Instructions to follow – Recast the data below as a numbered list, one line per entry, leaving out the blank lines.

___ Task material ___

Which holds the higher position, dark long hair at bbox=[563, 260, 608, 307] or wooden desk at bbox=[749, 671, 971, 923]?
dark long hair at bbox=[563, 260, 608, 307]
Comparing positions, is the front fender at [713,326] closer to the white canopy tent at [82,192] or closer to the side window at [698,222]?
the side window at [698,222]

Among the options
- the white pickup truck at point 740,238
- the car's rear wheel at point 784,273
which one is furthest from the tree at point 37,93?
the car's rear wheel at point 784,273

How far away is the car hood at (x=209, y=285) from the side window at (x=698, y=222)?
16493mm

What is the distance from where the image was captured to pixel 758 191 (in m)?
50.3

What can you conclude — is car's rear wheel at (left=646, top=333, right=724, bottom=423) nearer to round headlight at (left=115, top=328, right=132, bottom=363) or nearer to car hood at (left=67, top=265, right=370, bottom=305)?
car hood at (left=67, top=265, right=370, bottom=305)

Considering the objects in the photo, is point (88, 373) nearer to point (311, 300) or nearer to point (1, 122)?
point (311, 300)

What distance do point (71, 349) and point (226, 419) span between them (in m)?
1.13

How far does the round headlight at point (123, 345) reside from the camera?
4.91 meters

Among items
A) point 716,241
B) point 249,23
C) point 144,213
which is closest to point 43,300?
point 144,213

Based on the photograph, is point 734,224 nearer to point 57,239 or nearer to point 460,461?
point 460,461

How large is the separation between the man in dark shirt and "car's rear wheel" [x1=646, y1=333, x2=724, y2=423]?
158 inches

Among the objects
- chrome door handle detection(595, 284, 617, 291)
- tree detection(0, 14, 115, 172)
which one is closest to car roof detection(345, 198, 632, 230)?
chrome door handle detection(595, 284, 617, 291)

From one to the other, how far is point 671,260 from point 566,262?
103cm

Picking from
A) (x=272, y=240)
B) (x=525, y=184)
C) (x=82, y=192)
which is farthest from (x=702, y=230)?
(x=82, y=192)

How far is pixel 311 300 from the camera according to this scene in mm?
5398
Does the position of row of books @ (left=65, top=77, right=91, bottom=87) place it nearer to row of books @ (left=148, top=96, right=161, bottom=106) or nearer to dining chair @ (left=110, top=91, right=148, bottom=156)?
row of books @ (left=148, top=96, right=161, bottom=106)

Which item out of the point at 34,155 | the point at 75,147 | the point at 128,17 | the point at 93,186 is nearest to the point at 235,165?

___

Task answer –
1. Which holds the higher position, dark long hair at bbox=[563, 260, 608, 307] or wooden desk at bbox=[749, 671, 971, 923]?
2. dark long hair at bbox=[563, 260, 608, 307]
3. Comparing positions, is the front fender at [713,326] closer to the white canopy tent at [82,192] or closer to the side window at [698,222]?
4. the side window at [698,222]
5. Among the options
6. - the white pickup truck at point 740,238
7. - the car's rear wheel at point 784,273
8. which one is furthest from the tree at point 37,93?
9. the car's rear wheel at point 784,273
10. How far away is the car hood at (x=209, y=285) from the side window at (x=698, y=222)?
11. 16493mm
12. What is the distance from where the image was captured to pixel 758 191 (in m)?
13. 50.3
14. What can you conclude — is car's rear wheel at (left=646, top=333, right=724, bottom=423) nearer to round headlight at (left=115, top=328, right=132, bottom=363) or nearer to car hood at (left=67, top=265, right=370, bottom=305)?
15. car hood at (left=67, top=265, right=370, bottom=305)
16. Considering the objects in the photo, is point (88, 373) nearer to point (311, 300) or nearer to point (1, 122)?
17. point (311, 300)
18. What distance do point (71, 349) and point (226, 419) span between them (in m)?
19. 1.13
20. How far does the round headlight at point (123, 345) reside from the camera?
21. 4.91 meters
22. Among items
23. A) point 716,241
24. B) point 249,23
25. C) point 144,213
26. which is closest to point 43,300?
27. point 144,213
28. Based on the photograph, is point 734,224 nearer to point 57,239 or nearer to point 460,461?
29. point 460,461
30. How large is the separation between the man in dark shirt and "car's rear wheel" [x1=646, y1=333, x2=724, y2=423]?
31. 158 inches
32. Among the objects
33. - chrome door handle detection(595, 284, 617, 291)
34. - tree detection(0, 14, 115, 172)
35. which one is closest to car roof detection(345, 198, 632, 230)?
36. chrome door handle detection(595, 284, 617, 291)
37. From one to the other, how far is point 671,260 from point 566,262?
38. 103cm
39. Picking from
40. A) (x=272, y=240)
41. B) (x=525, y=184)
42. C) (x=82, y=192)
43. which is farthest from (x=702, y=230)?
44. (x=82, y=192)
45. How far is pixel 311 300 from the camera according to this scene in mm?
46. 5398
47. Does the position of row of books @ (left=65, top=77, right=91, bottom=87) place it nearer to row of books @ (left=148, top=96, right=161, bottom=106) or nearer to dining chair @ (left=110, top=91, right=148, bottom=156)?
48. row of books @ (left=148, top=96, right=161, bottom=106)
49. Which item out of the point at 34,155 | the point at 75,147 | the point at 128,17 | the point at 93,186 is nearest to the point at 235,165?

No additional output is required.